━━ ページ本文

ルイジアナ、シカゴの死者数の7割が黒人

中国・武漢で最初に流行した新型コロナウイルスは、次々と国境を越えて、あっという間に世界に拡散した。このウイルスの前では、国籍も人種も階級も関係なく、誰もが平等に襲われるリスクにさらされていると思っていたが、そうではなかったようだ。

アメリカでは今週、黒人の感染率と死亡率が他の人種に比べて突出して高いことが報じられた。

「ワシントン・ポスト」によると、たとえばウィスコンシン州ミルウォーキー郡では、人口の黒人比率26%に対し、感染して死亡した人々の中で黒人が占める割合は約70%に上っているという。ルイジアナ州も同様で、黒人は人口の32%だが、死者の70%を占めている。

ミシガン州では、黒人は人口のわずか14%なのに、感染者の33%、死亡者の40%近くとなっている。同州は郡ごとの人種別データを集計していないが、死者の4分の1はデトロイト市に集中。デトロイトは人口の79%が黒人だ。

━━━━
━━ データ

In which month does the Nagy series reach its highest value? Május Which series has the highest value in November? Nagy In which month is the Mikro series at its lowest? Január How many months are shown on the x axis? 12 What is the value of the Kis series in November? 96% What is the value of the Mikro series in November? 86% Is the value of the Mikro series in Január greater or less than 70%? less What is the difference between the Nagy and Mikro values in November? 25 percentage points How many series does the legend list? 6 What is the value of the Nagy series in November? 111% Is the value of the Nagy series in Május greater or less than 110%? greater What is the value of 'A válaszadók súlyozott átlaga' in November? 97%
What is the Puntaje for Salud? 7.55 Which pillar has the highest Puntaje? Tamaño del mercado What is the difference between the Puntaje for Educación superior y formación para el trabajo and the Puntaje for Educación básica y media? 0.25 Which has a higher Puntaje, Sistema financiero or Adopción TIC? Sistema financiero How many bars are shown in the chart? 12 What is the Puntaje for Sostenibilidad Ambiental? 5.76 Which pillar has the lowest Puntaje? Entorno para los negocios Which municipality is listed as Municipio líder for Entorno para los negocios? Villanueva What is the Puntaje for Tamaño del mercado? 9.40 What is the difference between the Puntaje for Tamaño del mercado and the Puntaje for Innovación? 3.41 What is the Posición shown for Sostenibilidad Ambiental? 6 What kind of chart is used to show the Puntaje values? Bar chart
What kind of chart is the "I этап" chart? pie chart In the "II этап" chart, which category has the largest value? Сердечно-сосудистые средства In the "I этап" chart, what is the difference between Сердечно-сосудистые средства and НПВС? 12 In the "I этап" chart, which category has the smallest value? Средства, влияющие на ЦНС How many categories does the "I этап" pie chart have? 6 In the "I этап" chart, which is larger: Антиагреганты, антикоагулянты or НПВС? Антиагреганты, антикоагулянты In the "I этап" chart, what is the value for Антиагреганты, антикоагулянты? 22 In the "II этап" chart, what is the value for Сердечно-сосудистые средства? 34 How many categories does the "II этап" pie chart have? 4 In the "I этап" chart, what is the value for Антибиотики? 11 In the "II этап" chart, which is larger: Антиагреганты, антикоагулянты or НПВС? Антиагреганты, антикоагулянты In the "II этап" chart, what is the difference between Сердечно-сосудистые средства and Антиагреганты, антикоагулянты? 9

━━━━

* **課題**
(1) 新型コロナと黒人の死亡率についての記事で、次の問いに答えてください。
(a) ミルウォーキー郡で、感染して死亡した人々のうち黒人が占める割合は？
(b) ルイジアナ州の人口に占める黒人の比率は？
(c) デトロイトの人口に占める黒人の割合は？
(2) 新型コロナと黒人の死亡率についての記事を、示された最後の文の後から書き継いでください。

* **設問別の解答**
(1)
(a) 約70%
(b) 32%
(c) 79%

(2)
イリノイ州の場合は、州レベルの比率はミシガンと似ているが、シカゴだけのデータを見ると、その不均衡はより鮮明となる。シカゴの死者数の70%近くを黒人が占めている。この街の黒人比率30%より40ポイントも高い数値だ。

貧しいゆえに基礎疾患の罹患率が高い

黒人の死亡率が高い理由は、一言でいえば経済格差だ。アメリカの貧しい黒人は保険に加入していない人が多く、普段から適切な医療を受けていない。そもそも住んでいる地域に充分な医療を提供できる病院がない場合も多い。

結果として、アフリカ系アメリカ人には、ぜんそく、高血圧、糖尿病、肺疾患、心臓疾患といった持病のある人が歴史的に多く、その罹患率は突出して高いと、ポスト紙は指摘している。
いずれも新型コロナウイルス感染者が重症化しやすい要因とされている基礎疾患だ。

ドナルド・トランプ大統領の記者会見によく同席するジェローム・アダムス米公衆衛生局長官(45)も今週、黒人である自身の病歴を明かし、あらためて警鐘を鳴らした。

「私自身、高血圧だし心臓疾患もあります。ぜんそく持ちだし糖尿病予備群でもあり、私はアメリカで貧しく育った黒人を象徴しているのです。私を含め多くの黒人は高いリスクにさらされているのです」
黒人の感染率が高い理由もまた、構造的な社会格差にある。白人に比べ、黒人(やヒスパニック系)は低賃金のサービス業で働いている人の割合が多い。
スーパーの店員やバスの運転手、病院の清掃業務、介護など、外出禁止令の中でも生活に欠かせない仕事として通常業務が続いている職業だ。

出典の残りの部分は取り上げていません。